Small pet birds and anything related by Pete Etheridge – aka – 'Stanton Birdman'

Archive for the ‘society finch’ Category


Currently mourning the loss of my yellow turquoisine cock bird who sadly passed away this morning. See his photo on the right side of the page.

+ R I P +

On a happier note; after checking the nest boxes today I was pleased to find 11 budgie eggs, 1 cockatiel egg, and 5 Java sparrow eggs. Good luck to them! This will be the first year that my current Java sparrows and cockatiels have chosen to breed, they were still young last year. I’ll keep you posted of any developments.

Been re-arranging all the branches and perches in the outdoor flight. Now there’s more space for me to get around without my birds losing anything. What’s more I have made all my re-arrangements secure, so no more unexpected collapsing perches and branches.

I’ve also started taking down the walls of the old – now unused – night shelter and replacing with mesh panels, this will allow more sunshine into that side of the aviary.

==========

§ **Required work**
1. Will you return, word for word, the lines of the records from the line that contains "Which is it" through the end of the records, with both ends included?
2. Could you resume the pet bird blog post from its last sentence and carry it on?

§ **Exercise input**
==========

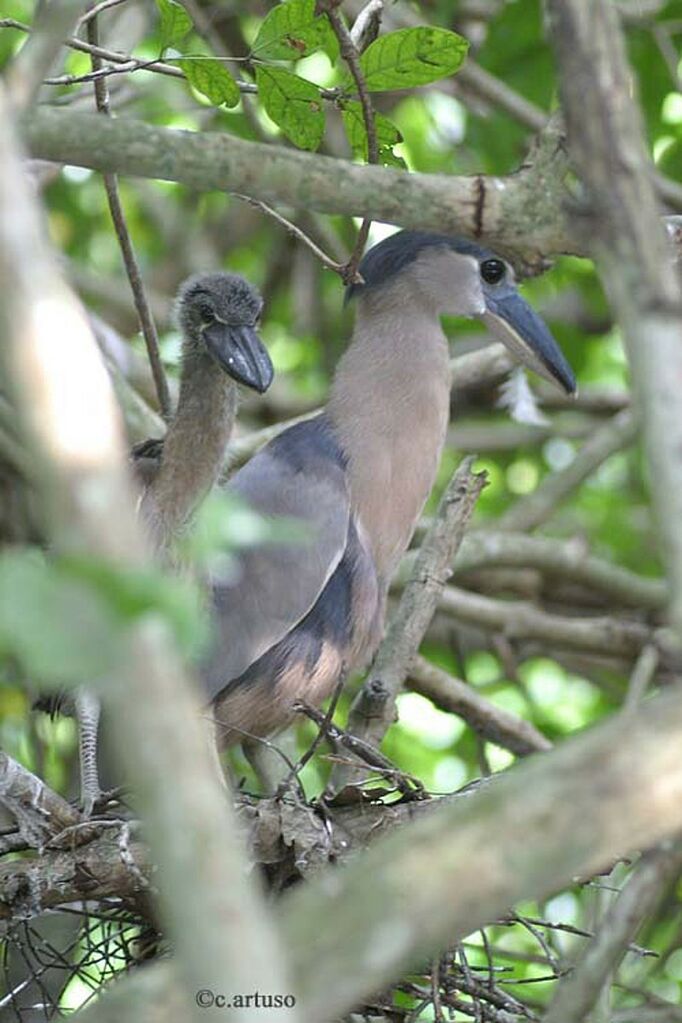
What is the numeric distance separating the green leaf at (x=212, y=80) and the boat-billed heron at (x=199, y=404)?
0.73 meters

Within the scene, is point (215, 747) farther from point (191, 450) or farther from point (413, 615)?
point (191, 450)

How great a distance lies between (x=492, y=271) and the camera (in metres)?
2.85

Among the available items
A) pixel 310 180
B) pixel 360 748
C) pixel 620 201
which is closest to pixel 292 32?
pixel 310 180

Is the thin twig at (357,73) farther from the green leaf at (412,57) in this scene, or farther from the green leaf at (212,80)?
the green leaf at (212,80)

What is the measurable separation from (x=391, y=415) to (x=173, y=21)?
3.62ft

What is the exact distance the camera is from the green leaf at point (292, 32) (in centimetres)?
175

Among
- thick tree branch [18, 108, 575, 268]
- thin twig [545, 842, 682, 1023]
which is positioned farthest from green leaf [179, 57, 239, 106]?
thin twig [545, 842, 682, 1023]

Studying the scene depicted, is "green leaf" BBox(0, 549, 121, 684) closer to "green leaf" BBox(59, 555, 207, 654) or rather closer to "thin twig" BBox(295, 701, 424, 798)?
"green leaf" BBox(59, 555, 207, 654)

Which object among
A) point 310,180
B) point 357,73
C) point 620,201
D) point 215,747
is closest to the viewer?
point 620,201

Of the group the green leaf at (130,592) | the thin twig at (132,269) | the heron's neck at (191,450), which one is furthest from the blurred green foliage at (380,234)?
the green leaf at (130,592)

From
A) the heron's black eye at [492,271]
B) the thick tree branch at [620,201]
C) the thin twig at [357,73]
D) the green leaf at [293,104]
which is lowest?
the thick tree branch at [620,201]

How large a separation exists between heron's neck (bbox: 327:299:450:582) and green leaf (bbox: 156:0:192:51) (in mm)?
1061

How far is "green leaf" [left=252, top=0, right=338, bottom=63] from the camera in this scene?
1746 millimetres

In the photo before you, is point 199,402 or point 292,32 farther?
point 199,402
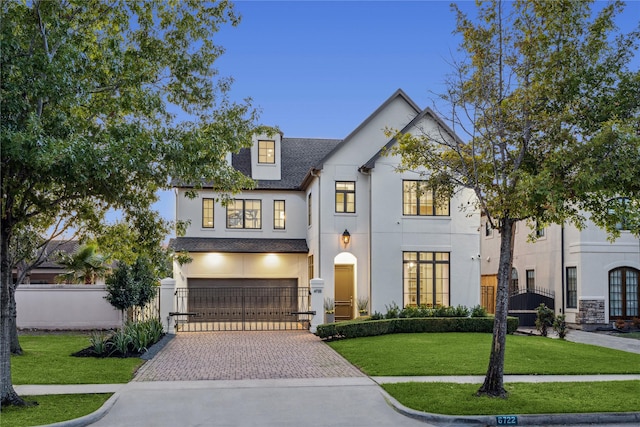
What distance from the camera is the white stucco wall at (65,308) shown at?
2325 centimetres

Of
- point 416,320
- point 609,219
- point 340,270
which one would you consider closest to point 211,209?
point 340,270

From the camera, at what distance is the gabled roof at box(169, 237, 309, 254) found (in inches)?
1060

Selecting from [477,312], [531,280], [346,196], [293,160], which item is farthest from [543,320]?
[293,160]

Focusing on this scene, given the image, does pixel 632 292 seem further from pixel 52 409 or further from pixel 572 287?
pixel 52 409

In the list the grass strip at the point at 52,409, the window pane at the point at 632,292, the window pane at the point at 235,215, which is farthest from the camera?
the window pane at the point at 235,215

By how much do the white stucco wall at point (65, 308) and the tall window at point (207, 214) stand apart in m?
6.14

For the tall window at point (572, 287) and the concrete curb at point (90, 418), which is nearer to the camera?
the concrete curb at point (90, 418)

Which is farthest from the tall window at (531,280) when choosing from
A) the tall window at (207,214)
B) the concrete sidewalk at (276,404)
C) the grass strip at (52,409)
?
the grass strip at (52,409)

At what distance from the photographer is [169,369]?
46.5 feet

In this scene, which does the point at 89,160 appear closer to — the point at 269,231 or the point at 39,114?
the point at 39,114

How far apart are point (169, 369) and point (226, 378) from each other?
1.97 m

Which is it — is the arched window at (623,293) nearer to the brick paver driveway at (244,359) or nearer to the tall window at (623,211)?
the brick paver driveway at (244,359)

==========

§ **In response**
1.
Which is it — is the arched window at (623,293) nearer to the brick paver driveway at (244,359) or nearer to the tall window at (623,211)?
the brick paver driveway at (244,359)

2.
If you don’t know what I’m on about; when I first built my current aviary two years ago I also built a night shelter into my design because I didn’t have a shed or anything similar to use at the time. Last year I extended the flight area and also incorporated a shed that I scrounged, repaired, insulated, draught-proofed, and boarded-out as a night shelter and thus making the old night shelter redundant. However up until now the old night shelter remained with just the front wall removed and became a part of the flight area. I am trying to dismantle it a bit at a time and replace with mesh panels.

A point or two to contemplate.

When furnishing your aviary with branches and perches etc. make sure they are secure and don’t make the same mistake as I did, unexpected falls will scare your birds. It’s sorted now.

My next point is that sometimes you will lose birds for no apparent reason. Yes it is upsetting but unfortunately you will have to learn to accept it, believe me it gets easier with time. Give them the best you can however and you will undoubtedly limit the risk.


Suggestions for Choosing Your New Small Pet Bird or Birds – A Few Things to Consider

When selecting what type of new pet bird would best suit your circumstances and desire there are a few thing you must consider before making that all-important purchase.

During my 10 years experience I have only dealt with small pet birds so unfortunately for some my knowledge is restricted to these only.

Firstly you must decide what type of bird you would like and if it would be suitable to your circumstances, then you need to be sure you have a home set up for your new feathered friend before you bring it home.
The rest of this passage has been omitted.